■ STATED EXERCISE ■
Copy the forum excerpt on saw blade alignment below, starting with "Ok, brand new" and going on through "wobble to be expected?", and substitute "runout" for every occurrence of "wobble".

■ EXCERPTED TEXT ■
§ §
FYI, I'm using the stock Dewalt blade. I have a new Diablo around here somewhere and can try that just in case. 

So if all those things you listed aren't it, I guess we're down to stupidity on my part? I just can't figure this out.

EDIT: Holy crap - just decided to look at the blade more carefully. It's got just the slightest wobble when I look at it on end. Still doesn't explain my mysterious fence issue, but I need to figure that out first. Will report back after I replace the blade.


----------



## GeorgeC (Jul 30, 2008)

"3. When I square it one one side of the blade, it's not square on the other side of the blade. This seems impossible and has me pulling my hair out. If the fence is straight, how can the blade not be square on both sides?"

It does seem impossible. That is assuming that at least one of the squares that you have used is square. Put the base of each square against a straight edge. Now push the squares together. Do the both touch along the entire face? 

George


----------



## RipD (Jun 28, 2015)

Ok, brand new blade on the saw. Better, but not perfect. Still seeing some wobble in the blade. Only detectable in the last few revolutions when the brake kicks in. Running it looks fine, but that could be an optical illusion. So could be that all blades are less than perfectly straight, or that my spindle/shaft is not straight. Or maybe a small amount of wobble is to be expected?

I come from a machine shop background (many years ago). If you can see an alignment issue, it's likely WAY off. But then again this isn't a $30K milling machine. Is a little wobble to be expected?


----------



## RipD (Jun 28, 2015)

GeorgeC said:


> "3. When I square it one one side of the blade, it's not square on the other side of the blade. This seems impossible and has me pulling my hair out. If the fence is straight, how can the blade not be square on both sides?"
§ §
■ Records from a collection ■
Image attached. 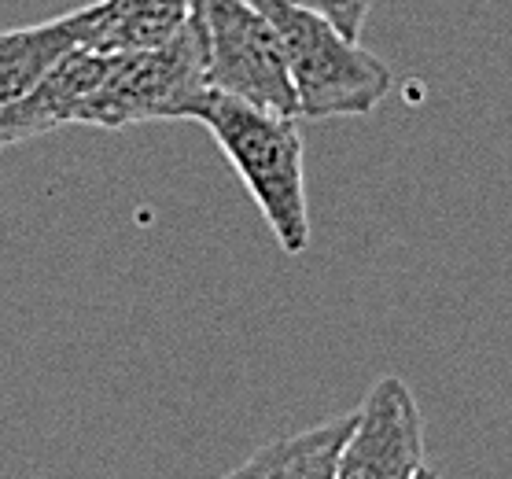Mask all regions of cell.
<instances>
[{
  "label": "cell",
  "instance_id": "obj_1",
  "mask_svg": "<svg viewBox=\"0 0 512 479\" xmlns=\"http://www.w3.org/2000/svg\"><path fill=\"white\" fill-rule=\"evenodd\" d=\"M192 122L210 129V137L218 141L269 222L280 251L303 255L310 244V207H306L303 137L295 118L269 115L210 89Z\"/></svg>",
  "mask_w": 512,
  "mask_h": 479
},
{
  "label": "cell",
  "instance_id": "obj_2",
  "mask_svg": "<svg viewBox=\"0 0 512 479\" xmlns=\"http://www.w3.org/2000/svg\"><path fill=\"white\" fill-rule=\"evenodd\" d=\"M277 26L299 118H361L384 104L395 74L384 59L328 23L325 15L299 8L291 0H251Z\"/></svg>",
  "mask_w": 512,
  "mask_h": 479
},
{
  "label": "cell",
  "instance_id": "obj_3",
  "mask_svg": "<svg viewBox=\"0 0 512 479\" xmlns=\"http://www.w3.org/2000/svg\"><path fill=\"white\" fill-rule=\"evenodd\" d=\"M192 23L203 41L207 82L258 111L299 118L288 52L277 26L251 0H192Z\"/></svg>",
  "mask_w": 512,
  "mask_h": 479
},
{
  "label": "cell",
  "instance_id": "obj_4",
  "mask_svg": "<svg viewBox=\"0 0 512 479\" xmlns=\"http://www.w3.org/2000/svg\"><path fill=\"white\" fill-rule=\"evenodd\" d=\"M207 59L196 23L155 52L115 56V67L78 111V126L129 129L144 122H192L207 100Z\"/></svg>",
  "mask_w": 512,
  "mask_h": 479
},
{
  "label": "cell",
  "instance_id": "obj_5",
  "mask_svg": "<svg viewBox=\"0 0 512 479\" xmlns=\"http://www.w3.org/2000/svg\"><path fill=\"white\" fill-rule=\"evenodd\" d=\"M424 417L402 376H380L354 409L339 450V479H420Z\"/></svg>",
  "mask_w": 512,
  "mask_h": 479
},
{
  "label": "cell",
  "instance_id": "obj_6",
  "mask_svg": "<svg viewBox=\"0 0 512 479\" xmlns=\"http://www.w3.org/2000/svg\"><path fill=\"white\" fill-rule=\"evenodd\" d=\"M111 67H115V56H104L93 48L70 52L45 82L0 107V152L45 137L52 129L78 126V111L104 85Z\"/></svg>",
  "mask_w": 512,
  "mask_h": 479
},
{
  "label": "cell",
  "instance_id": "obj_7",
  "mask_svg": "<svg viewBox=\"0 0 512 479\" xmlns=\"http://www.w3.org/2000/svg\"><path fill=\"white\" fill-rule=\"evenodd\" d=\"M89 37V4L19 30H0V107L41 85L59 63L85 48Z\"/></svg>",
  "mask_w": 512,
  "mask_h": 479
},
{
  "label": "cell",
  "instance_id": "obj_8",
  "mask_svg": "<svg viewBox=\"0 0 512 479\" xmlns=\"http://www.w3.org/2000/svg\"><path fill=\"white\" fill-rule=\"evenodd\" d=\"M192 0H93L85 48L104 56L155 52L185 34Z\"/></svg>",
  "mask_w": 512,
  "mask_h": 479
},
{
  "label": "cell",
  "instance_id": "obj_9",
  "mask_svg": "<svg viewBox=\"0 0 512 479\" xmlns=\"http://www.w3.org/2000/svg\"><path fill=\"white\" fill-rule=\"evenodd\" d=\"M350 424L354 413L273 439L222 479H339V450L347 443Z\"/></svg>",
  "mask_w": 512,
  "mask_h": 479
},
{
  "label": "cell",
  "instance_id": "obj_10",
  "mask_svg": "<svg viewBox=\"0 0 512 479\" xmlns=\"http://www.w3.org/2000/svg\"><path fill=\"white\" fill-rule=\"evenodd\" d=\"M291 4H299V8H310V12L325 15L328 23L343 30L347 37L358 41L361 30H365V19L373 12L376 0H291Z\"/></svg>",
  "mask_w": 512,
  "mask_h": 479
},
{
  "label": "cell",
  "instance_id": "obj_11",
  "mask_svg": "<svg viewBox=\"0 0 512 479\" xmlns=\"http://www.w3.org/2000/svg\"><path fill=\"white\" fill-rule=\"evenodd\" d=\"M420 479H443V476H435L431 468H424V472H420Z\"/></svg>",
  "mask_w": 512,
  "mask_h": 479
}]
</instances>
§ §
■ WORKED ANSWER ■
Ok, brand new blade on the saw. Better, but not perfect. Still seeing some runout in the blade. Only detectable in the last few revolutions when the brake kicks in. Running it looks fine, but that could be an optical illusion. So could be that all blades are less than perfectly straight, or that my spindle/shaft is not straight. Or maybe a small amount of runout is to be expected?

I come from a machine shop background (many years ago). If you can see an alignment issue, it's likely WAY off. But then again this isn't a $30K milling machine. Is a little runout to be expected?